Professor Zhi-Li Zhang

This group is beginning a study that utilizes a pre-trained model to optimize next-generation (NextG) mobile networks. Their idea is driven by real measurement data, contains AI-based cross-layer designs, and makes the NextG mobile network “environment aware.” Concretely, this project integrates three main thrusts to enhance the quality of service for next-generation networks:

• Dynamic real-world environment perception and prediction: Preliminary 5G measurement studies revealed that 5G network performance is significantly impacted by the characteristics of the surrounding deployment environment. These challenging environments with many moving objects and potential obstructions can result in massive fluctuations in 5G throughput performance. Especially for directionally oriented radios with high-band frequency (such as mmWave 5G), even pedestrians moving around may block 5G operational signals. Meanwhile, the unavoidable transmission delay has detrimental consequences for latency-sensitive application scenarios, such as teleoperated vehicles, where remote drivers give driving instructions based on the streaming video and sensor feedback of the target vehicle’s environment.
  • The researchers argue that understanding the dynamics of an environment is important to accurately predict 5G performance and improve the service quality of many 5G downstream applications. With the potential wide deployment of sensors alongside 5G base stations and user equipment, they seek to take full advantage of this intelligent ecosystem and tackle the following multi-modal machine learning problem: perceive and predict the environment using data captured from GPS, camera, Lidar, and Radar sources.

• Digital twin construction and AI radio interface with real-time channel estimation: The quality of radio channels is a pivotal factor influencing the performance of 5G. Mistakenly overestimating or underestimating the current channel quality will lead to a reduction in data transmission efficiency. Current channel estimation predominantly relies on the so-called “limited feedback” mechanism, where the reference signal will be dispersed across the entire spectral resource grid to measure the channel quality, resulting in the "wastage" of a significant portion of spectral resources. Meanwhile, techniques grounded in signal propagation simulation, such as ray tracing, often suffer from the drawback of computing complexity and fail to satisfy the requirements of real-time channel estimation.

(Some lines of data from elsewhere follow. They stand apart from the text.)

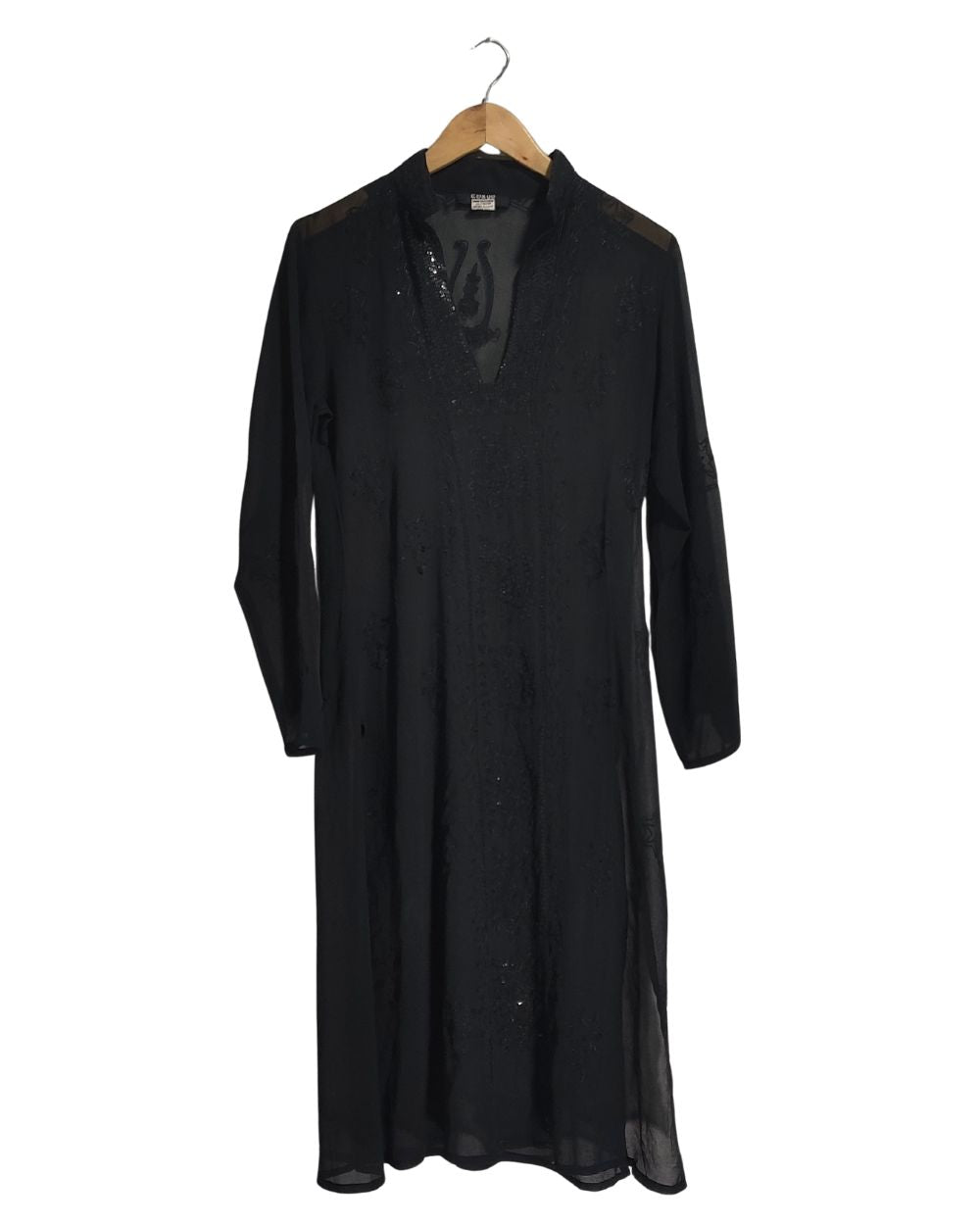 Thrift Queen For Women Dresses Small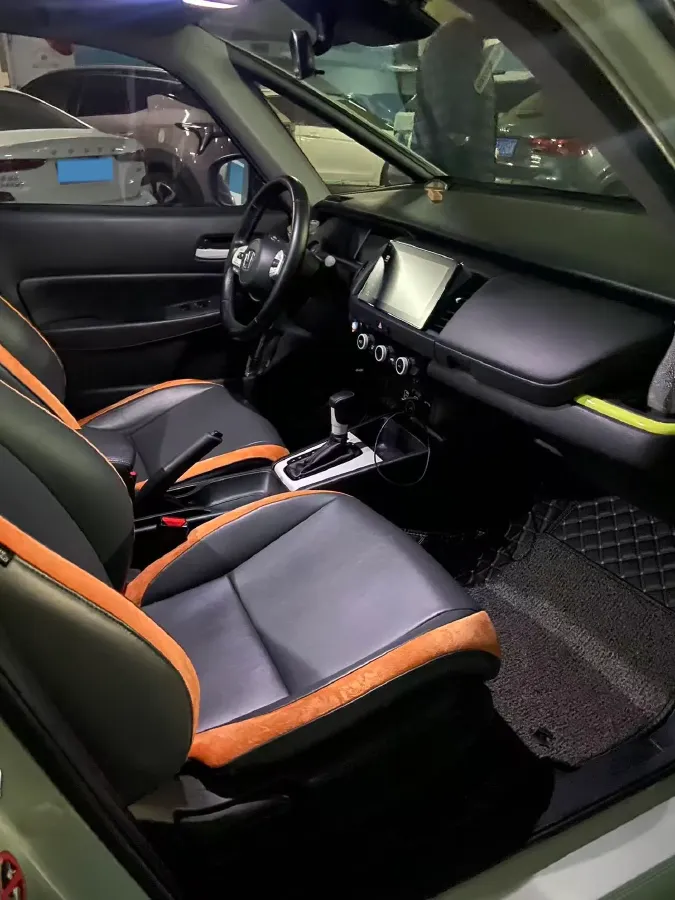 2021 Honda Fit 1.5L 131HP L4 CVT,autocango,china used car exporter,china ev exporter,chinese used car exporter,chinese used ev exporter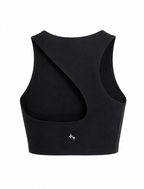 Luna Cutback Top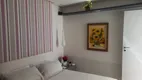 Foto 29 de Apartamento com 4 Quartos à venda, 180m² em Centro, Salvador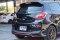 MITSUBISHI Mirage 1.2 GLS ปีจด 2017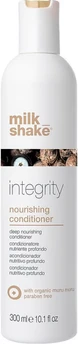 Кондиционер Milk Shake Integrity Nourishing Conditioner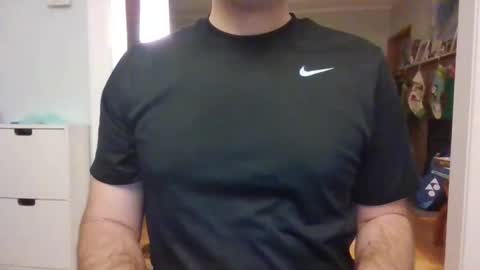 midwestdad2026 online show from 01/07/26, 03:31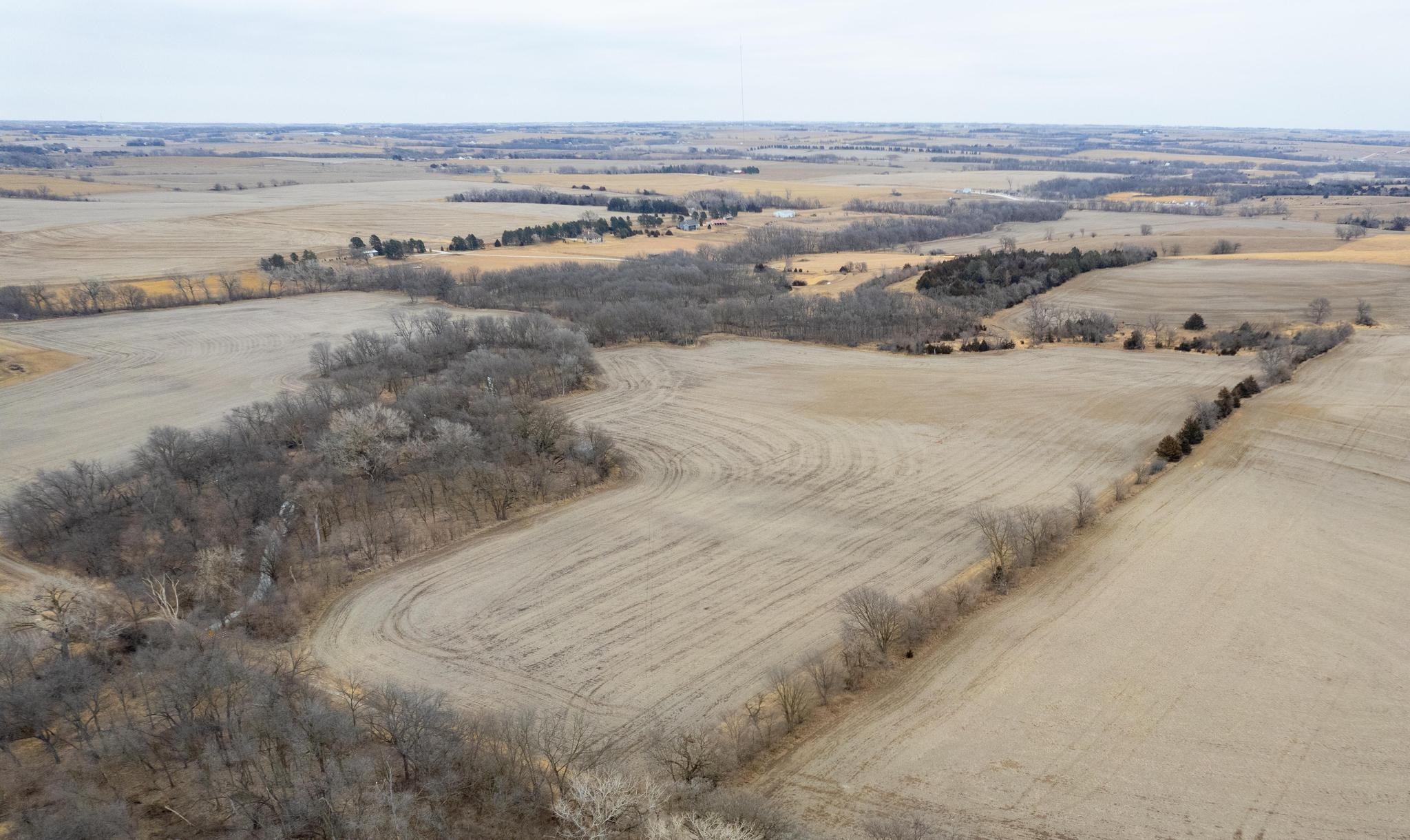1450 N 4th Road, Eagle, Nebraska image 15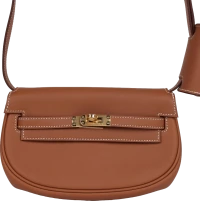 Hermes Kelly Moove Gold Swift Gold Hardware Hermes Kelly Moove Gold Swift Gold Hardware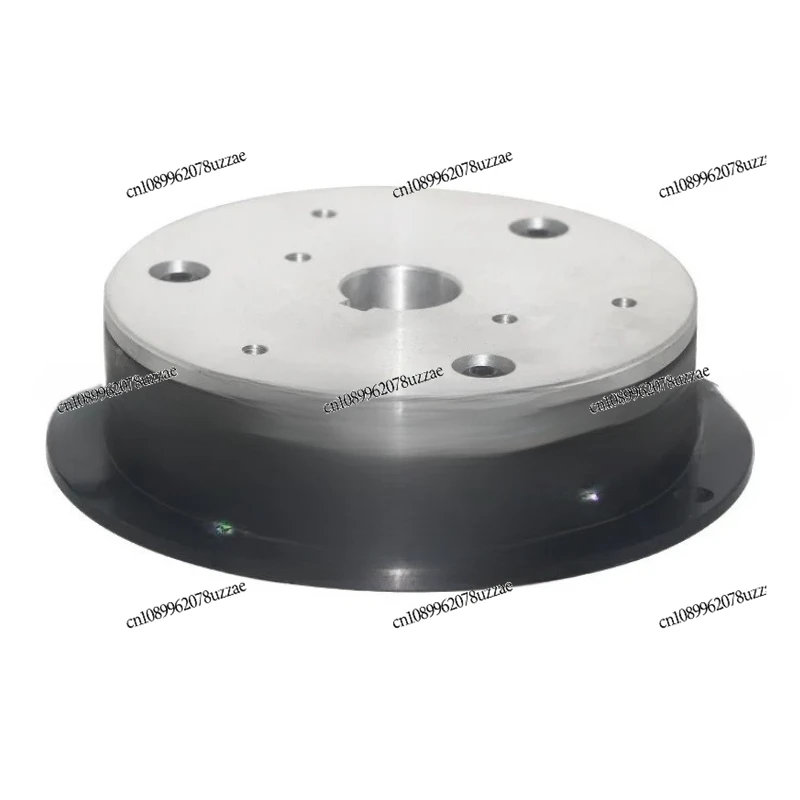 

Veneer Electromagnetic Brake Brake Energized Brake FBD-015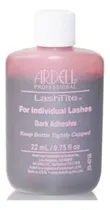 Comprar Pega Ardell 22ml (generica Morada)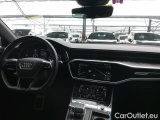  Audi  A7 Sportback 2.0 55 TFSI E QUATTRO S TRONIC SPORTBACK #11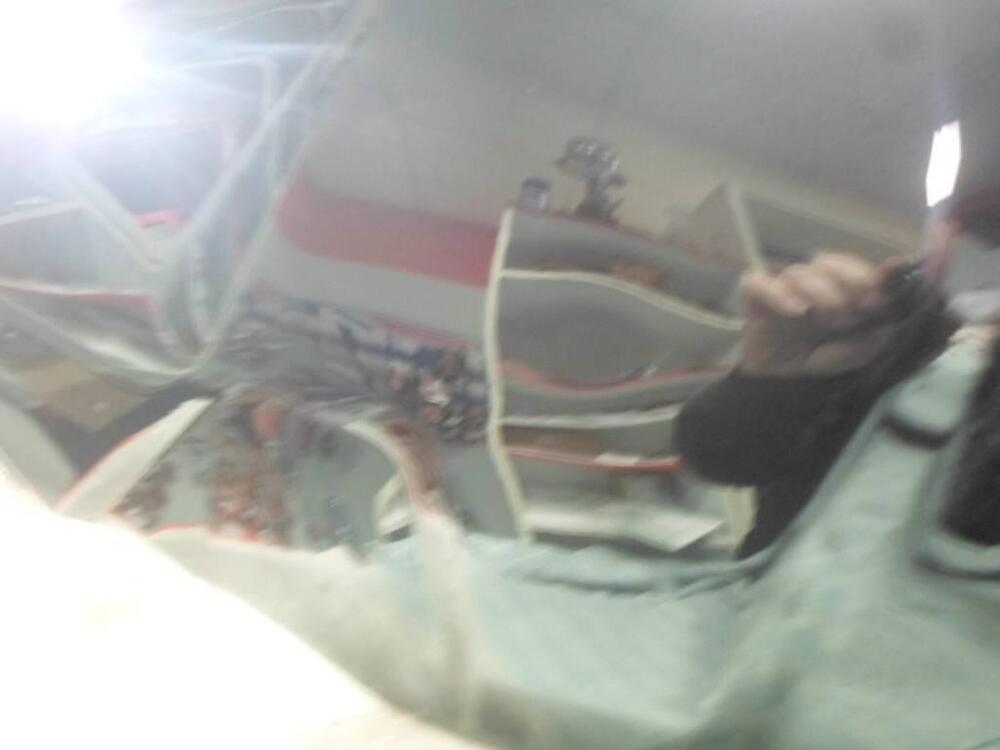 SERBATOIO YAMAHA MT 09 2013-2016 (6)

  • These researchers seek to construct digital twins based on the environment captured and predicted in Thrust 1, and adopt AI models (deep neural networks, such as transformers) to efficiently generate the spatial distribution of such channel quality. The generated radio propagation channel can be directly used for modulation and coding, thereby enhancing the efficiency of the PHY layer.

• Spectrum resource scheduling and configuration: The scheduler at the MAC layer orchestrates the resource allocation and the use of advanced technology such as carrier aggregation, traffic steering, etc. Current scheduling primarily relies on thresholds-based rules or some linear algorithms, which should be manually configured by hardware providers (e.g., Nokia, Ericsson, or Samsung) or operators (e.g., ATT, Verizon, or T-Mobile) based on their operational expertise. However, real traffic has considerable variability. For instance, distinct regions (urban and rural) or even the same region during different times (day and night) exhibit distinct characteristics. Inadequate configurations or delayed updates in the algorithm will diminish overall network efficiency.
  • These researchers advocate cooperative cross-layer optimizations for NextG mobile networks. Leveraging  predicted future environment changes outlined in Thrust 1 and estimated channel modeling in Thrust 2, they employ the generated AI model(s) to dynamically allocate the spectrum resources and generate site-specific configurations.

The researchers will utilize self-collected data to develop such big learning model(s), which integrate the above thrusts (multiple learning tasks) and thereby cross-layer optimize the NextG mobile network. This requires substantial computing resources.